Rep. Marcia L. Fudge (D-OH), who chairs the House Agriculture Committee’s Subcommittee on Nutrition, Oversight and Department Operations, is expected to focus on anti-hunger policies should she be chosen as USDA Secretary. Rep. Fudge has the support of various high-profile progressive Democrats and African American legislators, including Senator Sherrod Brown (D-OH), Rep. Filemon Vela (D-TX), Rep. Bennie Thompson (D-MS), and Rep. James E. Clyburn (D-SC), whom the Times described as “the highest-ranking Black member of Congress and perhaps Mr. Biden’s most important supporter in the Democratic primary.” Rep. Clyburn is advocating strongly for Rep. Fudge, telling the Times that “It’s time for Democrats to treat the Department of Agriculture as the kind of department it purports to be…[USDA’s budget] deals with consumer issues and nutrition and things that affect people’s day-to-day lives.” Rep. Fudge earned support from labor unions, meat-packing workers, and anti-hunger groups for her hunger advocacy, criticism of current USDA Secretary Sonny Perdue’s proposed rules to tighten Supplemental Nutrition Assistance Program (SNAP) eligibility, and opposition to USDA-FSIS waivers allowing meat and poultry plants to accelerate carcass inspection line speed. If chosen, Rep. Fudge would become the first African American woman to serve as Secretary of Agriculture.

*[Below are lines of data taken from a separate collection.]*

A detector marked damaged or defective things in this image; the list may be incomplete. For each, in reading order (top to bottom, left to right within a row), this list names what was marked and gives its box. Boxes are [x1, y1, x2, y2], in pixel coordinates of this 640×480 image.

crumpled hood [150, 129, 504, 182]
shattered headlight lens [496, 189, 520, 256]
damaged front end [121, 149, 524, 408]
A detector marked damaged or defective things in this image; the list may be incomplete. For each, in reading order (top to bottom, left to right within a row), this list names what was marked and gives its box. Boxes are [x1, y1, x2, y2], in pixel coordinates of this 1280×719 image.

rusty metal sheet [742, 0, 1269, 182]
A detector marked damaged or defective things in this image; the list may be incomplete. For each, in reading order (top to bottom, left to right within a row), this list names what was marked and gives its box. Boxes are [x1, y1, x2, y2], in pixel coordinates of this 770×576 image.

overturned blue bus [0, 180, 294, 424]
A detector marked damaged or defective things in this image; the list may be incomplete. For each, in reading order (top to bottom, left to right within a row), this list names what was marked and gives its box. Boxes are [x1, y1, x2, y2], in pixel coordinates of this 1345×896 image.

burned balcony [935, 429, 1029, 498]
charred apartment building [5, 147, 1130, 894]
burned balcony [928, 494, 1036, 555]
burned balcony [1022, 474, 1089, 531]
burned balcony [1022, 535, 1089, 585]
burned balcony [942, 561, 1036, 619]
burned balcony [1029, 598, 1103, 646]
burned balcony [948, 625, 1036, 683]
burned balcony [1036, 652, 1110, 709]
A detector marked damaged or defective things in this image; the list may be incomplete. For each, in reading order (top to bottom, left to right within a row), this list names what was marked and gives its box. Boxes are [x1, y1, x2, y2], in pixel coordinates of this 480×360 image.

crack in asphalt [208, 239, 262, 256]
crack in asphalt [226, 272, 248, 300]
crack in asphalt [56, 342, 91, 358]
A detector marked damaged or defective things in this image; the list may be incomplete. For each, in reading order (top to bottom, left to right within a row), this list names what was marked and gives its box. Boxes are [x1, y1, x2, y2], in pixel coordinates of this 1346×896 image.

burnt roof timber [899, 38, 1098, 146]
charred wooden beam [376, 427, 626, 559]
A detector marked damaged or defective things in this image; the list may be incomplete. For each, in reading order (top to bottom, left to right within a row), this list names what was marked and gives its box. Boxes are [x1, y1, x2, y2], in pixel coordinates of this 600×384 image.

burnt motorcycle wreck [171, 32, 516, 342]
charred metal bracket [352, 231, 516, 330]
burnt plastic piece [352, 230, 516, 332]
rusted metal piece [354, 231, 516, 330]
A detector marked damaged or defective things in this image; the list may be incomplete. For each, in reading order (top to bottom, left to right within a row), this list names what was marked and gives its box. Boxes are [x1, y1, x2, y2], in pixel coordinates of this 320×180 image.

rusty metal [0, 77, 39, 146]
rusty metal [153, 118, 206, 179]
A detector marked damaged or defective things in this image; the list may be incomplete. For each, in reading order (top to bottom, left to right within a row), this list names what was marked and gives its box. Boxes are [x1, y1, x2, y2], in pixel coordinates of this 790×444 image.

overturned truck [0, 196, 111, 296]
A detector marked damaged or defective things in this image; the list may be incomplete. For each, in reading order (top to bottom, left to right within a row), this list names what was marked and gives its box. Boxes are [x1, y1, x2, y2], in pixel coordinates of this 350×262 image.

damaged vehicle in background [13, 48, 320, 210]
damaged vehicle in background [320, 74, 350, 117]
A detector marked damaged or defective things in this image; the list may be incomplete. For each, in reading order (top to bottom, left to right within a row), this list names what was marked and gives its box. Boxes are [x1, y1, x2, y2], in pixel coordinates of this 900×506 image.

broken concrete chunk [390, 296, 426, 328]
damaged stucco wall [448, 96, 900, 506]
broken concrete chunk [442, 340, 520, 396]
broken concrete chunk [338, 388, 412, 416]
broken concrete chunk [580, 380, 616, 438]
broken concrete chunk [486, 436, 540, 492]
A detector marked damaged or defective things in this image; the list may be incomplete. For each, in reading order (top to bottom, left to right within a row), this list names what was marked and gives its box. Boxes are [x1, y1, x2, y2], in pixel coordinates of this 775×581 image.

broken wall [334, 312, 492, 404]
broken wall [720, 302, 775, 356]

On the other hand, Heidi Heitkamp, a former North Dakota senator, and Tom Vilsack, the former Iowa governor and USDA Secretary under President Obama, are expected to focus on rural America should either be picked for the role. Centrist Democrat Heitkamp campaigned for Biden on behalf of his “great rural plan” and told the Times that she predicted Biden would “pick the person who can implement that rural plan.” She faces backlash from progressives, who view her as “too friendly with big agribusinesses and fossil fuel interests,” according to Politico. Rep. Clyburn expressed concern that choosing Vilsack, meanwhile, would help turn Biden’s term into President Obama’s third term and stated that “There’s a strong feeling that Black farmers didn’t get a fair shake” under Vilsack when he was USDA Secretary.

Given this ongoing debate, Biden may be unable to satisfy both moderate and progressive Democrats with his USDA Secretary pick.